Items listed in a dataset
○ ○ ○ ○

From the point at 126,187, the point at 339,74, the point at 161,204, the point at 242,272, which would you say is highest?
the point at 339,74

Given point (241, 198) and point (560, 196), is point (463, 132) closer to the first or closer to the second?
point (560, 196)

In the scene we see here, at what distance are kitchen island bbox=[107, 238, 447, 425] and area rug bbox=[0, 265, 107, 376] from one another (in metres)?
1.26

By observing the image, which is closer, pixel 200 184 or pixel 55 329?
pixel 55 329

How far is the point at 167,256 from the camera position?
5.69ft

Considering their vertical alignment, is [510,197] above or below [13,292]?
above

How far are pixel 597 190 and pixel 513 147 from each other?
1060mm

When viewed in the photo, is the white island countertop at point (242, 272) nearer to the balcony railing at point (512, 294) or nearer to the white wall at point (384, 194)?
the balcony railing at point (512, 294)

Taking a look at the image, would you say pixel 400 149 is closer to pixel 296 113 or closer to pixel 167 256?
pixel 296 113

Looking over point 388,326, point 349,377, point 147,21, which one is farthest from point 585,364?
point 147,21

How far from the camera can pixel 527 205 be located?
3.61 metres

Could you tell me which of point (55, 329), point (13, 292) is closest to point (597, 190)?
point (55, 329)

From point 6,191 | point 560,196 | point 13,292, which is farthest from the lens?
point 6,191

○ ○ ○ ○

WRITTEN TASK:
Your task is to reproduce all of the records exactly.

SOLUTION TO THIS TASK:
From the point at 126,187, the point at 339,74, the point at 161,204, the point at 242,272, which would you say is highest?
the point at 339,74

Given point (241, 198) and point (560, 196), is point (463, 132) closer to the first or closer to the second?
point (560, 196)

In the scene we see here, at what distance are kitchen island bbox=[107, 238, 447, 425] and area rug bbox=[0, 265, 107, 376] from one another (in metres)?
1.26

By observing the image, which is closer, pixel 200 184 or pixel 55 329?
pixel 55 329

How far is the point at 167,256 from the camera position?
5.69ft

Considering their vertical alignment, is [510,197] above or below [13,292]?
above

How far are pixel 597 190 and pixel 513 147 from each other?
1060mm

When viewed in the photo, is the white island countertop at point (242, 272) nearer to the balcony railing at point (512, 294) or nearer to the white wall at point (384, 194)?
the balcony railing at point (512, 294)

Taking a look at the image, would you say pixel 400 149 is closer to pixel 296 113 or closer to pixel 167 256?
pixel 296 113

Looking over point 388,326, point 349,377, point 147,21, which one is farthest from point 585,364?
point 147,21

How far from the camera can pixel 527 205 be located?
3.61 metres

Could you tell me which of point (55, 329), point (13, 292) is closest to point (597, 190)?
point (55, 329)

From point 6,191 | point 560,196 | point 13,292, which is farthest from the lens?
point 6,191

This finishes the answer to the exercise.